En cuanto a «La Voz de Alerta», que ignoraba todavía la detención de Laura y la astuta combinación urdida al respecto por Cosme Vila, pagaba con la misma moneda que éste y perseguía a muerte a todas las Lauras rojas que se le ponían a tiro —Paz Alvear, de momento y por puro milagro se había salvado—; y a cuantos le aconsejaban que no se precipitase en sus decisiones, recordándole lo sucedido con el doble de Dionisio, les contestaba con una frase de Negrín: «Prefiero que mueran veinte inocentes que se escape un espía». Su brazo derecho, Javier Ichaso, en la plaza de toros de Santander había capturado, entre los prisioneros, y en nombre del SIFNE, no menos de doce agentes enemigos y a la sazón se proponía pedir la colaboración del Ejército para acabar con los guerrilleros «rojos» que se habían refugiado en los montes de Asturias y de Santander, los cuales bajaban de noche a los pueblos, dispuestos, como siempre, a matar al cura y al sargento de la Guardia Civil.

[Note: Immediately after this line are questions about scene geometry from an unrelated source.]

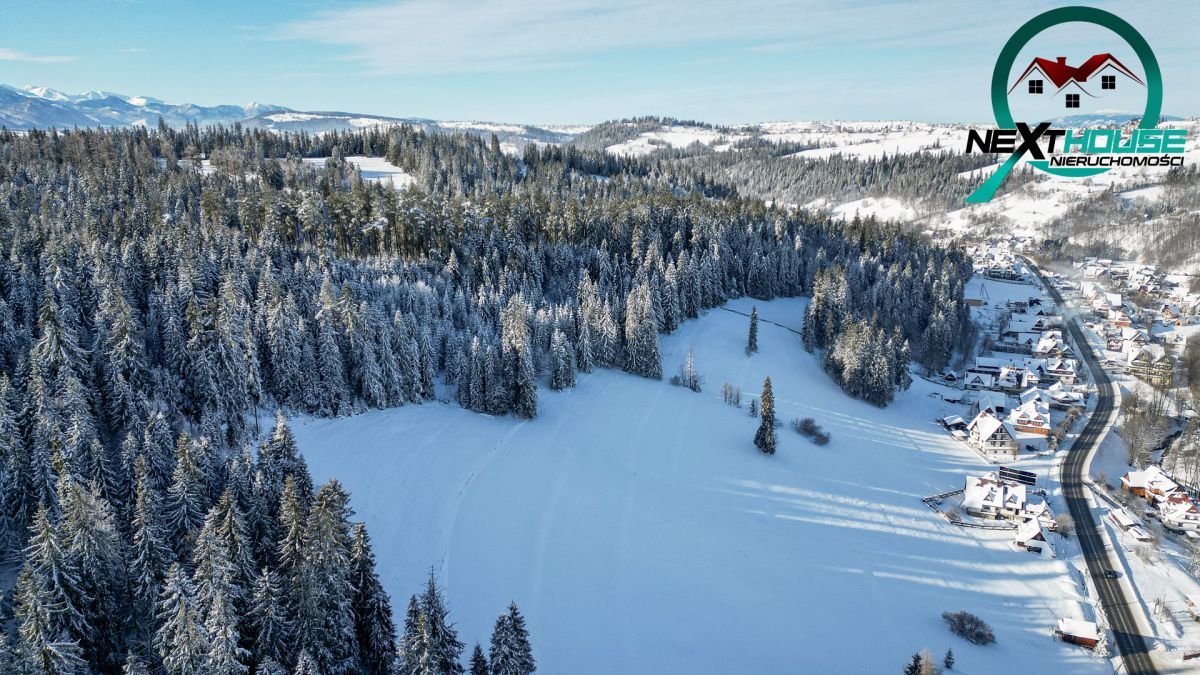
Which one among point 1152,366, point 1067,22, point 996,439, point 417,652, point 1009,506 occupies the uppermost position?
point 1067,22

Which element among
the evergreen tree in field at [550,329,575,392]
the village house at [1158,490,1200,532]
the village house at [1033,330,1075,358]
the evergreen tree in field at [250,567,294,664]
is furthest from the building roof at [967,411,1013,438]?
the evergreen tree in field at [250,567,294,664]

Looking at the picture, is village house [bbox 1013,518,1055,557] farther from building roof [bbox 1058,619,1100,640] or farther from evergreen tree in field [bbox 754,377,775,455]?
evergreen tree in field [bbox 754,377,775,455]

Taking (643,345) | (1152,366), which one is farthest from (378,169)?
(1152,366)

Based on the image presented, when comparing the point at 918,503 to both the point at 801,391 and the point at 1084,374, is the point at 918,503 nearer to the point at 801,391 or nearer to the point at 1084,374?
the point at 801,391

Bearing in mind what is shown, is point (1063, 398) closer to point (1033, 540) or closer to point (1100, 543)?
point (1100, 543)

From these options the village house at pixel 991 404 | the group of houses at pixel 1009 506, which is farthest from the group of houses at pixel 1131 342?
the group of houses at pixel 1009 506

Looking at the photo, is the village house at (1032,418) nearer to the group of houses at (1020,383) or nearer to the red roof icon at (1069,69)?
the group of houses at (1020,383)
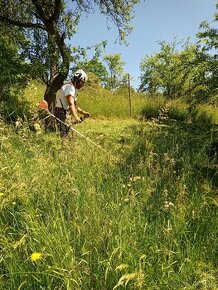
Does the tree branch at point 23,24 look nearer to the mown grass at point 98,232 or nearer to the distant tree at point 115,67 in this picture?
the mown grass at point 98,232

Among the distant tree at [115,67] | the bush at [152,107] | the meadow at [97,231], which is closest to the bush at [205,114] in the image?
the bush at [152,107]

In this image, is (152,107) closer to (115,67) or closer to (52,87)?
(52,87)

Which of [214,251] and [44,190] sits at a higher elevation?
[44,190]

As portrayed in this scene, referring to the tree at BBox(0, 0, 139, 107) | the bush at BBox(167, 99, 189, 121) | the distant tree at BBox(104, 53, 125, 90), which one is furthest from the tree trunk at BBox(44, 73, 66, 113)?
the distant tree at BBox(104, 53, 125, 90)

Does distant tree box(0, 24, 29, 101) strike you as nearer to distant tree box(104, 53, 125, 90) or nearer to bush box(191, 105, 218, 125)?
bush box(191, 105, 218, 125)

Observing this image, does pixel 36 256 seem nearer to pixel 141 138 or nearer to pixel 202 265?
pixel 202 265

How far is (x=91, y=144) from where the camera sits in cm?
421

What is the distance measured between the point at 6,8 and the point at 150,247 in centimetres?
1123

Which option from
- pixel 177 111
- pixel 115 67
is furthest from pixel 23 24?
pixel 115 67

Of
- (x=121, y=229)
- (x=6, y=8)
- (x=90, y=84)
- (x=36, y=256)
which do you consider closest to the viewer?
(x=36, y=256)

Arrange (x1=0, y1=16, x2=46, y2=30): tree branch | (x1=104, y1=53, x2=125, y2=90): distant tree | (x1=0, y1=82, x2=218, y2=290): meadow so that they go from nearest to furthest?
(x1=0, y1=82, x2=218, y2=290): meadow
(x1=0, y1=16, x2=46, y2=30): tree branch
(x1=104, y1=53, x2=125, y2=90): distant tree

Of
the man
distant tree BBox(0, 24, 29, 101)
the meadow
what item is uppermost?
distant tree BBox(0, 24, 29, 101)

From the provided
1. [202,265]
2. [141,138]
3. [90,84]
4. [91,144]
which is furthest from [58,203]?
[90,84]

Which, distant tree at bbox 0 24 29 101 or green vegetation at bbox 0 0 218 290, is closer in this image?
green vegetation at bbox 0 0 218 290
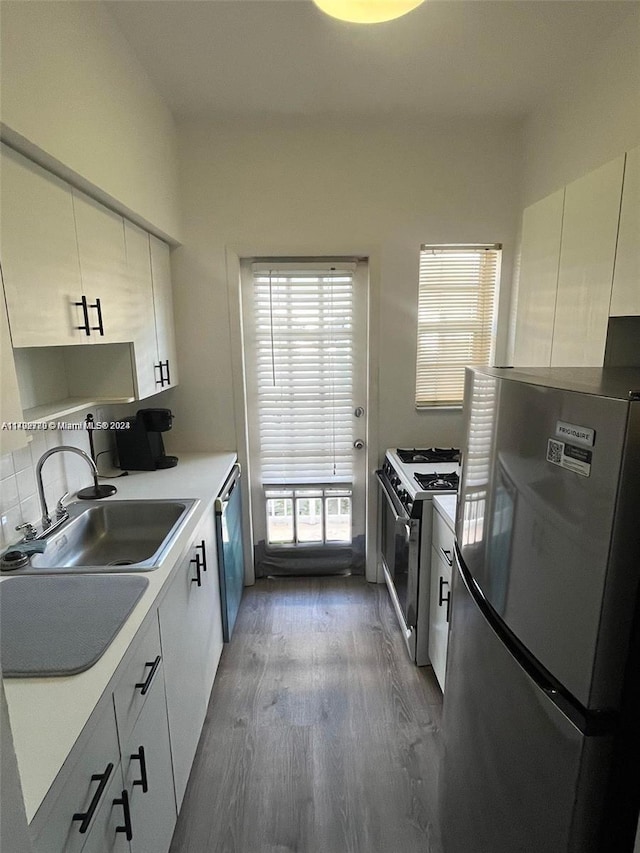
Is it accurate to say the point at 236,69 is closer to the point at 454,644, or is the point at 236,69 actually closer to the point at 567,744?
the point at 454,644

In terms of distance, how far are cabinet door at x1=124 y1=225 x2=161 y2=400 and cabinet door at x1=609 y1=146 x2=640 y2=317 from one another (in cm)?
190

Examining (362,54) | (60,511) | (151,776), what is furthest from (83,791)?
(362,54)

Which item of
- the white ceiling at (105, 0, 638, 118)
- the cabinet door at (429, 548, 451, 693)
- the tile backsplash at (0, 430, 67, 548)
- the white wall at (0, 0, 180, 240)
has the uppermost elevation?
the white ceiling at (105, 0, 638, 118)

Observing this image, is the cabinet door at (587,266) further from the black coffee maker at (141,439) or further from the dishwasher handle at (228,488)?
the black coffee maker at (141,439)

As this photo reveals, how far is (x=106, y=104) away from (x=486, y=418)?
1.77 meters

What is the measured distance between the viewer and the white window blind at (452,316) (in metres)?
2.69

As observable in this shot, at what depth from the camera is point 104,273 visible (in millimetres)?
1718

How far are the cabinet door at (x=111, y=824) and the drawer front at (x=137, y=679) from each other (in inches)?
3.6

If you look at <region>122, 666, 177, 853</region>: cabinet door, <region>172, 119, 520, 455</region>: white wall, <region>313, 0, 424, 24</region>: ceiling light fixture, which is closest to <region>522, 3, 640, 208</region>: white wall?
<region>172, 119, 520, 455</region>: white wall

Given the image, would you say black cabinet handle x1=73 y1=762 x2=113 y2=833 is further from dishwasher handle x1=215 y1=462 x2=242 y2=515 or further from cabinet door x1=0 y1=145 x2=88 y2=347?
dishwasher handle x1=215 y1=462 x2=242 y2=515

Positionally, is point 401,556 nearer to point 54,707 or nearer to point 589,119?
point 54,707

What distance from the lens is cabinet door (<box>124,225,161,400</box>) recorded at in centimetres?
201

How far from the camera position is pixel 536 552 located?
0.91 m

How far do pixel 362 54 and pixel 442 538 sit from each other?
2.14 m
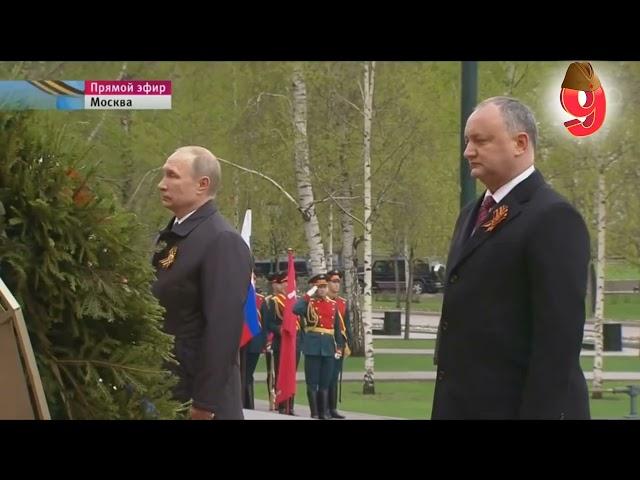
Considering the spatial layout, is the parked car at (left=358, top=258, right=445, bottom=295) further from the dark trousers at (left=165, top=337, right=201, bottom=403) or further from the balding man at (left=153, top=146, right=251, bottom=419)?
the dark trousers at (left=165, top=337, right=201, bottom=403)

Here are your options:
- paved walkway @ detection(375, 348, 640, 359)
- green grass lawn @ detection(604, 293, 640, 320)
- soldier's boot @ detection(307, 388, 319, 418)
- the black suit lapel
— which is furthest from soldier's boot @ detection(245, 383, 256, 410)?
the black suit lapel

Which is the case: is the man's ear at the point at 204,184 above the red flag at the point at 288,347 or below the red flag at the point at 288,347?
above

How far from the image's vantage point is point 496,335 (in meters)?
3.11

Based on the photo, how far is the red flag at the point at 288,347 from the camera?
8.25m

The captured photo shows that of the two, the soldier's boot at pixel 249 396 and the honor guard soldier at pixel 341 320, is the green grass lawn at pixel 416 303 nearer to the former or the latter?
the honor guard soldier at pixel 341 320

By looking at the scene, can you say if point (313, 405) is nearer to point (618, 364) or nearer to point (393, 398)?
point (393, 398)

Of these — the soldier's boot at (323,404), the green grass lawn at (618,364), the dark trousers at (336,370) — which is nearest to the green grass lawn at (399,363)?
the dark trousers at (336,370)

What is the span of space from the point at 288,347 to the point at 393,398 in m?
1.18

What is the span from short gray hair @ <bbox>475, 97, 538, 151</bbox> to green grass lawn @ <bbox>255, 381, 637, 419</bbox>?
3.62m

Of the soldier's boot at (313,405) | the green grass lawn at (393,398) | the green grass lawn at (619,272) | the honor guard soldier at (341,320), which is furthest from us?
the honor guard soldier at (341,320)

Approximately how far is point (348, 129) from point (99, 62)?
2363 millimetres

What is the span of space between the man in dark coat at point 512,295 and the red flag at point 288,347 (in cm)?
480

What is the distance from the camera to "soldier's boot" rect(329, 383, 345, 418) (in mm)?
7426
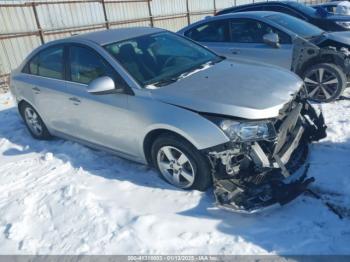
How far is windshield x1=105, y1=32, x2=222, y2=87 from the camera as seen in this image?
13.4ft

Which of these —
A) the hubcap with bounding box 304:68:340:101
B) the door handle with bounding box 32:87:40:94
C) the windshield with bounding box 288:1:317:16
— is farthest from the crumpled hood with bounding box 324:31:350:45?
the door handle with bounding box 32:87:40:94

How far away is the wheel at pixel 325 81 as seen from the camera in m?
5.84

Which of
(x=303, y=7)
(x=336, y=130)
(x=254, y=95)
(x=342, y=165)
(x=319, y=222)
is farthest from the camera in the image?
(x=303, y=7)

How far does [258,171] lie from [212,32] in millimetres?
4431

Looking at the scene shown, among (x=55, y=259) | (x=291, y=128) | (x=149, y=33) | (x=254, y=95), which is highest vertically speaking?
(x=149, y=33)

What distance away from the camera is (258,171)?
3457mm

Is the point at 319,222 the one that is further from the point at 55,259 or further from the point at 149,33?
the point at 149,33

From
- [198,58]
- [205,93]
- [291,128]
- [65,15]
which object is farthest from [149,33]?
[65,15]

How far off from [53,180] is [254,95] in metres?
2.73

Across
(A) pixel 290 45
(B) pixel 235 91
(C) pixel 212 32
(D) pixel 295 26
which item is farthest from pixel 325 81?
(B) pixel 235 91

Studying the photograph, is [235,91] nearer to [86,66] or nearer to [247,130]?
[247,130]

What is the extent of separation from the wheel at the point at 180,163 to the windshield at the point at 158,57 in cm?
70

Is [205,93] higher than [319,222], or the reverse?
[205,93]

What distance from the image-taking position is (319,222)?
10.6ft
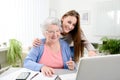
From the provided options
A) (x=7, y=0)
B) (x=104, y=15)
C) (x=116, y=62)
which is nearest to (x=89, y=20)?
(x=104, y=15)

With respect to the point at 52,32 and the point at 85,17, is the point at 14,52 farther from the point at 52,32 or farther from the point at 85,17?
the point at 52,32

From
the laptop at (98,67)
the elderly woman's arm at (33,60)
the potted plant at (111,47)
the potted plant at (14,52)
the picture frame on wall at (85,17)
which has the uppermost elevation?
the picture frame on wall at (85,17)

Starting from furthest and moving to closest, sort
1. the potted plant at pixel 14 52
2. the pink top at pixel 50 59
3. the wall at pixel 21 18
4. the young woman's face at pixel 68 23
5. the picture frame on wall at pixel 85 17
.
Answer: the picture frame on wall at pixel 85 17 → the wall at pixel 21 18 → the potted plant at pixel 14 52 → the young woman's face at pixel 68 23 → the pink top at pixel 50 59

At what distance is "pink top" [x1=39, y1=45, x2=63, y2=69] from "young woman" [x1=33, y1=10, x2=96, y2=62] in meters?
0.19

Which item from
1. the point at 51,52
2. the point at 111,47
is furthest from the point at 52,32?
the point at 111,47

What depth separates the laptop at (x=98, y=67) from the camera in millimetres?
964

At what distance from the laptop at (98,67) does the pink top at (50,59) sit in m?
0.58

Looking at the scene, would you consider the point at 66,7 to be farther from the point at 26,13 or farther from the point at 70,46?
the point at 70,46

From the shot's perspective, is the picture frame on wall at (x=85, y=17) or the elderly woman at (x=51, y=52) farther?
the picture frame on wall at (x=85, y=17)

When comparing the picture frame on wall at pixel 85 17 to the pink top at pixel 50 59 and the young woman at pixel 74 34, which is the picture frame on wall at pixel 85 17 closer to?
the young woman at pixel 74 34

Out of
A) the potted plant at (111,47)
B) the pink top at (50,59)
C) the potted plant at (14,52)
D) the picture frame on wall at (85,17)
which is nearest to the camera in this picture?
the pink top at (50,59)

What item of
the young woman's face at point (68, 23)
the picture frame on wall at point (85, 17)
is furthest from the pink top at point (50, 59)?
the picture frame on wall at point (85, 17)

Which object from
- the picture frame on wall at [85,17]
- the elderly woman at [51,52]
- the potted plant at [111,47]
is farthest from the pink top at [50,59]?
the picture frame on wall at [85,17]

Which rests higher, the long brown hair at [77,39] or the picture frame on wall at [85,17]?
the picture frame on wall at [85,17]
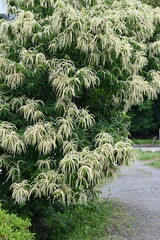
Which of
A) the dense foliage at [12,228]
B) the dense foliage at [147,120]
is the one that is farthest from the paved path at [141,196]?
the dense foliage at [147,120]

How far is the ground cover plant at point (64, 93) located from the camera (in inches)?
134

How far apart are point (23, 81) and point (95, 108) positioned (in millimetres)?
992

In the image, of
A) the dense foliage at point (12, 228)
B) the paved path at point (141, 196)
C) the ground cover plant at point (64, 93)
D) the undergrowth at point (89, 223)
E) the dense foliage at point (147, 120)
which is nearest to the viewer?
the dense foliage at point (12, 228)

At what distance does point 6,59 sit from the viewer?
12.6 feet

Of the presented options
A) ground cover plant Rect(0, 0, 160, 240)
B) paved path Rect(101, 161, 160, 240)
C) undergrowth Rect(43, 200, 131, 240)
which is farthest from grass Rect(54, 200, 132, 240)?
A: ground cover plant Rect(0, 0, 160, 240)

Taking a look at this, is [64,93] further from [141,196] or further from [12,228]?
[141,196]

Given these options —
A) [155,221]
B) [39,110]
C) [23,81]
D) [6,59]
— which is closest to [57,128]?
[39,110]

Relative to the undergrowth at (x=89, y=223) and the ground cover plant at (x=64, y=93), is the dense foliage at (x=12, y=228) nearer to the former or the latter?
the ground cover plant at (x=64, y=93)

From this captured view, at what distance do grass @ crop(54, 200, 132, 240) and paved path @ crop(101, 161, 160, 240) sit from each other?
184 mm

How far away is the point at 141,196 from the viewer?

Fanatismo, guerra a muerte… Solidaridad Obrera publicó un suelto que decía: «Ha muerto DE PENA el padre Gafo, al ver que sus hijos, los fascistas, perderían la guerra». El Pensamiento Navarro, que dirigía don Anselmo Ichaso, publicó el mismo día un anuncio redactado en los siguientes términos: «Hacendado matrimonio adoptaría huérfano de guerra, a condición de que su padre hubiese luchado con el Ejército Nacional». Fanatismo, guerra a muerte… Destitución, ¡y quizá muerte!, del Ministro de la Guerra, Indalecio Prieto, acusado por Axelrod de haber desestimado los consejos de los militares rusos y, en consecuencia, haber perdido la batalla de Teruel. Destitución, ¡y tal vez muerte!, de Álvarez del Vayo, de Barcia y de Yango y otros masones de primera fila si no conseguían, en París y en Londres, en sus entrevistas con Leon Blum, con Delbos y Chautemps, que el conflicto español se convirtiera en el conflicto internacional de que Julio García había hablado «por hablar» en el café Neutral y que deseaban intensamente David, Olga y otros innumerables fanáticos de la zona «roja».
Fanatismo, espías, héroes vivos y héroes muertos. ¿Cuándo uno de ellos, de cualquiera de los dos bandos, conseguiría poner fin a la lucha fratricida?
Tal vez el jaque mate no estuviera lejos. Por lo menos don Anselmo Ichaso abrigaba esta esperanza. Don Anselmo Ichaso, organizador del SIFNE, acababa de colocar en su paisaje de trenes eléctricos, una estación preciosa, pintada de rojo, que decía: «Barcelona».
—¿Por qué de rojo?
—Porque los primeros soldados que entren en ella serán los fanáticos requetés, requetés de las Brigadas Navarras.